Courtship, Singleness, and Abstinence
Courting, dating, just getting to know someone these days is hard. Sharing yourself with someone with hopes of acceptance can be challenging. Love is the greatest need. We thrive when we are loved. We long for relationship, for connection, even for reverence. Everyone wants to know they are valued. We believe dating with purpose is the smartest way to engage in a God-honoring relationship that ultimately leads to a beautiful covenant.
Here are just a couple tips we have for those who are looking, dating, wishing and hoping for love.
1. Pray
This is the most important aspect of any relationship. Believe God for His very best for you. He is going to show you things about your personality in your singleness. Please pay attention and make the necessary adjustments. He's not trying to hurt you, He wants you to avoid future potholes. Be patient with yourself and patient with God. Don't be thirsty. It will come, and when it does, you want to be ready. Pray for the kind of spouse you desire. Pray for him or her daily, sow seeds before you even meet them. It will pay off.
2. Seek Wise Counsel
Have people around you who you feel safe with. Who will hold you accountable and celebrate your strengths. They need to know your character, they need to be discerning and they need to care more about your soul than you being in a romantic relationship. These people should edify you, challenge you, console you and vet (in love) your love interests.
3. Be Open
Often times God will send you someone you LEAST expect. I do believe you should be attracted to the person you are pursuing. But I've experienced God change the way I see someone through revelation and me yielding my will. He can open your eyes like no other so don't write anyone off without first consulting the Holy Spirit.
4. Be Holy
Stay out of the club, stop watching porn, stop objectifying the opposite sex, end all fruitless relationships, abstain from sexual activity, fast frequently, spend quality time with your loved ones. God wants to heal your heart from family traumas and wrong thinking patterns, the way you relate to your family WILL impact how you interact with your spouse. Please don't think if you do not practice sexual purity now that it won't negatively affect your sexual intimacy in marriage you are so sadly mistaken. Get right, friend. Ladies, let him pursue you, let him work for you, let him earn you. When you play by God's rules, you win.
5. Go to Therapy
It is never too early or too late to go to therapy. It is life changing. You need it for yourself and I'd advise going with your partner if the two of you are dating with purpose (dating with the intent of marriage). If you are a believer, please go to a Christian therapist. Contact us if you'd like information on local therapists we trust.

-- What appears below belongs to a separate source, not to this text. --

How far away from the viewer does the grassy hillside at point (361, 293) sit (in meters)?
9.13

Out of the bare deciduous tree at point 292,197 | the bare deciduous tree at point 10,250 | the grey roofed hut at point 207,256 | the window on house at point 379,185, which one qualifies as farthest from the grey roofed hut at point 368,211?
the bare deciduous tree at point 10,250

6. Steward Your Singleness
Listen, once you get married, there's no more you. It's US. Take this time to nurture your hobbies, to get fit, nurture your friendships (you won't get this time back), develop intimacy with the Father, travel, be the total person. Once you get married these things don't stop, but if you develop the practice of taking care of yourself now, it doesn't become a burden in marriage. It is very easy to make your spouse your idol, if you have a healthy relationship with yourself, the margin for error in this area is greatly decreased. Enjoy this time of only having yourself to worry about! It's a blessing.
7. Set Boundaries
This is one of the most important aspects of dating. You and your partner MUST set boundaries and be on the same page as far as your convictions are concerned. Make those boundaries and share them with your accountability partners. If any of your practices infringe on your relationship with God, with your righteousness, with your ability to witness, cut it out of your life. It may seem harmless, but it's the small foxes that spoil the vine. This is also why wise counsel is important, especially from married couples you trust. Ask them questions, they have experience and perspective.
8. Don't Worry
It is so easy to be consumed with finances, doubts, questions. These are all normal emotions. Marriage is a huge decision. Even dating someone and being emotionally invested is A LOT. If you are being led by God, that's all the insurance you need. His word is all you need to stand on. If He tells you to go, take the step, by the ring, take care of your debt, move out of your house, whatever! Just be obedient to Him. When we got married we had about $300 to our name and tons of debt. God will work it out when He's ordained it.
9. Get Rid of Baggage
There will be red flags if the person you're dating isn't right for you. If you're led by the Holy Spirit you will catch them and have the strength to walk away. Sometimes though, the person you're dating will exemplify characteristics or habits that are triggers for you. Maybe you've had emotional trauma or are projecting animosity from past relationships on the current one. You need discernment to get through this. You need to let go of failed relationships and unhealthy perspectives. Do not let your emotions become your God. You need wisdom for this.
10. Cultivate Intimacy
Treasure one another. Intimacy begins with the heart, not with the flesh. Read your bibles together, worship together, serve together, pray together, fast together, spend time discussing goals and dreams with one another. There is this misconception that once you get married your life will stop, your fun will end. Nothing could be further from the truth. Your spouse should inspire you and spur you into action when it comes to following your purpose. They should help you achieve greatness, be your best friend, your loudest cheerleader, your confidant, they should partner with you in giving God glory.